Jazz Pharmaceuticals is continuing its double-time business development pace, with the company inking its third deal to license or divest an asset in the past five weeks. Sumitomo Pharma is the latest company to occupy the other side of the deal table, agreeing to grant Jazz rights to its narcolepsy prospect.
Sumitomo took DSP-0187 into a phase 1 trial in healthy volunteers late last year in the belief the drug candidate can improve excessive daytime sleepiness and cataplexy by activating orexin signals in patients with orexin-deficient narcolepsy. Based on its preclinical assessments, Sumitomo thinks the compound may be more efficacious than existing drugs and be effective in other daytime sleepiness disorders.
Jazz is paying $50 million upfront for the rights to the oral orexin-2 receptor agonist in the U.S., Europe and other markets outside of Japan, China and other Asia-Pacific countries. Sumitomo is also in line to pocket development, regulatory and commercial milestone payments of up to $1.1 billion.
The deal sees DSP-0187, a molecule that Jazz has named JZP441, slot into a sleep franchise that features Xyrem, a formulation of sodium oxybate approved for the treatment of sudden muscle weakness and excessive daytime sleepiness in patients with narcolepsy.

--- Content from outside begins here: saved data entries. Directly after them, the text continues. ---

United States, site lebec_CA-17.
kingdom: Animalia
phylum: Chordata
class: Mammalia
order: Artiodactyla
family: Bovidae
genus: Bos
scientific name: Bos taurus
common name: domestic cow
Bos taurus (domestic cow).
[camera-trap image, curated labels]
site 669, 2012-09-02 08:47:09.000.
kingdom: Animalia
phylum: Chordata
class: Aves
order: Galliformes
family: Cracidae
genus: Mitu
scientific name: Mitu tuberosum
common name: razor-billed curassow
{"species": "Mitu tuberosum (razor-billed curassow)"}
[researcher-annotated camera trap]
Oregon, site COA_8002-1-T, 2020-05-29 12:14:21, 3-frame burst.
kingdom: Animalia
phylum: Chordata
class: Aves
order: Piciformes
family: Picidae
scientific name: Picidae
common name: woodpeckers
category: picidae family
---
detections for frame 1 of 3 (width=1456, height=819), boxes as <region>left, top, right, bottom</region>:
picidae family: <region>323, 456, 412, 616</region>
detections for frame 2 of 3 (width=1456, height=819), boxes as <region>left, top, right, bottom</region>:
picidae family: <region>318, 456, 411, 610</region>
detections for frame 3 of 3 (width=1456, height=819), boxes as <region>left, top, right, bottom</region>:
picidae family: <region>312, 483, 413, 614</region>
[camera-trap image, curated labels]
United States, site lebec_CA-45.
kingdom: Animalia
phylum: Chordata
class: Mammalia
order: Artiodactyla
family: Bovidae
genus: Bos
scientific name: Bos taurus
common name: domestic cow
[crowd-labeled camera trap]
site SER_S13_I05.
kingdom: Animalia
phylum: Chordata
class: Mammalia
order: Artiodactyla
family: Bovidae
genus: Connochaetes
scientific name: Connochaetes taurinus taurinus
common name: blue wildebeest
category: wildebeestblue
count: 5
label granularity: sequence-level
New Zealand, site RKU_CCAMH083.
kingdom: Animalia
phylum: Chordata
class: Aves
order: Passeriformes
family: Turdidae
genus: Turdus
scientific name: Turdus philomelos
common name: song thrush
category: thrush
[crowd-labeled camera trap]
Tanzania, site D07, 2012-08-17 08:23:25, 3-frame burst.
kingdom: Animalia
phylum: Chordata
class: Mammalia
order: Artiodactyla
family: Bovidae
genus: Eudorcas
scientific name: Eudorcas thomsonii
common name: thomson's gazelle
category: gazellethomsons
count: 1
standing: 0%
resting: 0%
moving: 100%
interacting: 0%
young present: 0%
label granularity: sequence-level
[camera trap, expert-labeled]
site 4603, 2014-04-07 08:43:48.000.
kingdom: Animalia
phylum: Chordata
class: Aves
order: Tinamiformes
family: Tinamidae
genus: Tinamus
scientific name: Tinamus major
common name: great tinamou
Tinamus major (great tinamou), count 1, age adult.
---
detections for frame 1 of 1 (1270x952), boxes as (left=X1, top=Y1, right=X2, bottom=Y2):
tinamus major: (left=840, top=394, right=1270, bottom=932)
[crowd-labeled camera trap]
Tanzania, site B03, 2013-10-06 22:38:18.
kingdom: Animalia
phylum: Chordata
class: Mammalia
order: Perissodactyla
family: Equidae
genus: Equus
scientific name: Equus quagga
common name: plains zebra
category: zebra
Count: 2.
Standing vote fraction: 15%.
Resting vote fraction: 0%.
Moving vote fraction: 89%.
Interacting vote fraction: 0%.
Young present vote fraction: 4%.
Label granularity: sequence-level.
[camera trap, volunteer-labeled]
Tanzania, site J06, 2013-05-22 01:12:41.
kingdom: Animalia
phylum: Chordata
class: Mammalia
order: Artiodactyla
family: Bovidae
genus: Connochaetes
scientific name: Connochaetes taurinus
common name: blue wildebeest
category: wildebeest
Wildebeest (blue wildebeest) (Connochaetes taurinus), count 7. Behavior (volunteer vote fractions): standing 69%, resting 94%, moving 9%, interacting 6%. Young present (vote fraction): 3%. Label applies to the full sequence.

“Orexin agonism is an exciting area of sleep disorder research and an approach that may be complementary to oxybate therapy. We believe that DSP-0187 has the potential to advance the treatment of narcolepsy and other sleep disorders based on its profile,” Rob Iannone, M.D., global head of research and development at Jazz, said in a statement.
Based on the findings of the 64-subject phase 1 trial Sumitomo is running in Japan, Jazz expects to rapidly advance the drug candidate into clinical trials in the U.S. and Europe. The studies will establish Jazz as a player in a space that has attracted the attention of companies including Takeda.
Takeda took an intravenous orexin-2 receptor agonist into the clinic back in 2017, only to shift its focus to its pipeline of oral candidates. TAK-994 led the oral pipeline, until a safety signal led Takeda to stop two trials of the candidate recently and drove the drugmaker to pivot again, this time to the oral phase 1 prospect TAK-861. The setbacks mean that, despite Takeda’s multiyear history with the mechanism, Jazz is well placed in the race to market.